Amal's eyes betray a sense of guilt. "What do you expect from them? They're just worried about you. Mum is so sad about what happened to Sam. And considering Baba's car, I think-"

"Amal," I say, cutting her off. I feel a slicing in my stomach, the sound of the glass showering over our heads. "I'm going to pay him back for that. I've saved up a lot."

"Good luck getting it out of the bank."

"It's all in cash, from working with Sam. I have enough to buy him a used car today, but he said it's better that they hire a driver to take the three of you to the border, because you wouldn't be allowed to take the car into Jordan anyway."

"That's not the point," she says.

"I know."

"You should go and talk to them. You should be with them now."

I shake my head. "Later maybe, before you leave."

Amal carries on but I find myself tuning her out, like a radio losing reception. I have no energy left in me for giving comfort, nor for receiving it. As much as I love them, Amal and my parents, I want them all to go away. I'm glad they're leaving. Maybe I am responsible for that, maybe Sam is. Maybe George Bush is. Maybe all of America. Maybe Saddam. It hardly matters. Most importantly, they'll be safer elsewhere.

The helicopter in my mind is taking off again, and this time, I jump on the landing skids, too.
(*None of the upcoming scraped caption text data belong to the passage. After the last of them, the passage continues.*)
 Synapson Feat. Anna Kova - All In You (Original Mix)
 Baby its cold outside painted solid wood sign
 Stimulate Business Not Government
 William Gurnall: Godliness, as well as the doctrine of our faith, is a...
Get carried away along with Sam. It would be terrible of me to tell Amal to leave me now, but that's exactly what I want.
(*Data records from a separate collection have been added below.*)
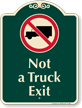 Not A Truck Exit Signature Sign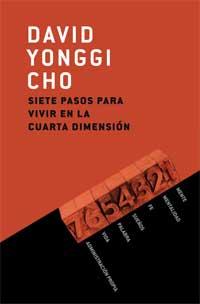 Siete pasos para vivir en la cuarta dimensión - David Yonggi ...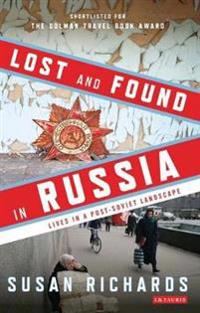 Lost and Found in Russia: Encounters in the Deep Heartland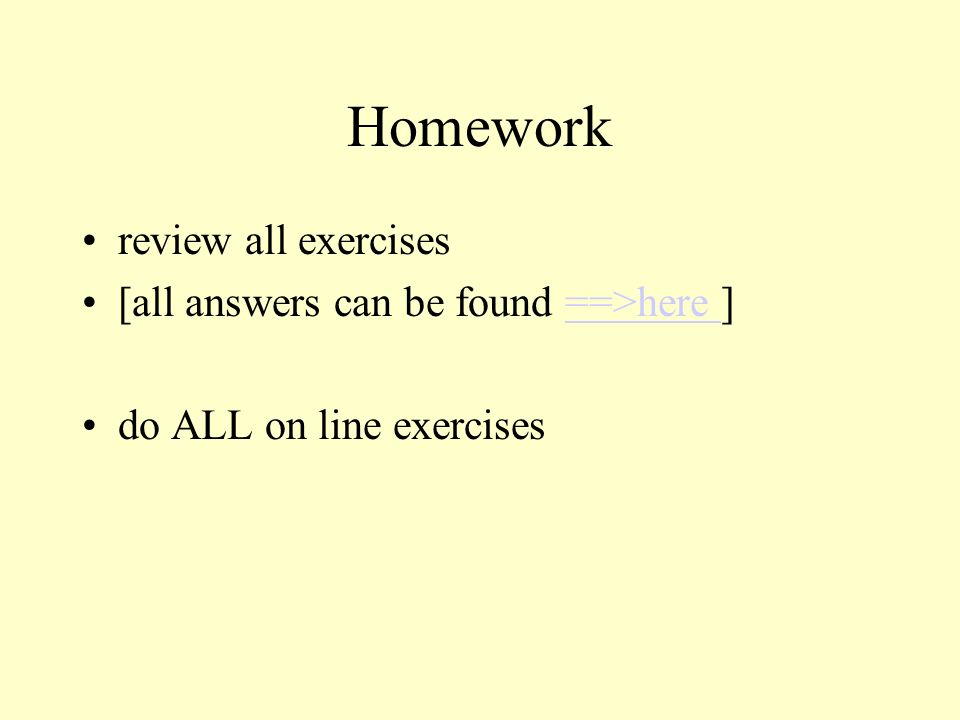 Homework review all exercises [all answers can be found ==>here ]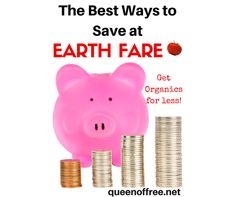The Best Ways to Save Money at Earth Fare - Queen of Free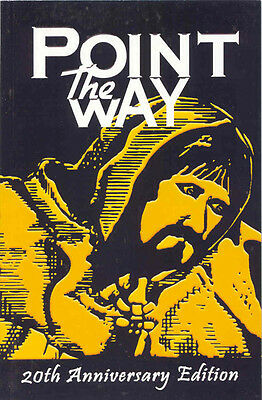 POINT THE WAY - 20th Anniversary Edition - the Monk's famous book - OUT OF PRINT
Instead, I'll go where she can't: out. I hold my hands out to hug her, and she falls into me. There is nothing in the world like a little sister's love, one of the few kinds of love that comes without condition, without a price, and, if you are as lucky as I am, without the pain of almost every other. I rock her in my arms, the most beautiful moment of my day.

"I'm going out for a while. Tell them not to worry."
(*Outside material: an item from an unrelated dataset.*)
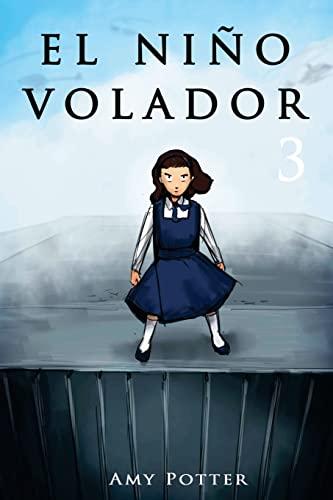 9781493694754: El Niño Volador 3 (Libro Ilustrado): Volume 3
Amal pulls away from me. "Where? Where are you going now?"

"I don't know. For a walk."

"You can't just go walking around town, Nabil. That's crazy."

No, you can't just go walking around, I want to say, because no father in his right mind lets a pretty young daughter out on to the street anymore. But just an average man like me? It hardly matters. "I do it all the time. I walk closer to town to get a cab to work." I say walk and not walked, as though I will get up tomorrow and do what I used to do. As though I have any idea what I'm supposed to do with my life tomorrow.

"Can I go with you, then? I want to see the city once more before I leave."

Her hopeful face makes me want to cry. "Not now, Amal. When you come back."

Her head rolls back with disappointment, the remnants of her girlishness snapped into place by her growing womanhood, which decides that she is not going to cry. Instead, she picks up the half-knitted sweater she had set down, which looks like it is unravelling more than it is being put together. "Just don't do anything foolish, and don't stay out late," says my fourteen-year-old parent. "And don't take any unnecessary risks," she calls as I leave the room, her hands moving the long needles quickly, as if her time were precious.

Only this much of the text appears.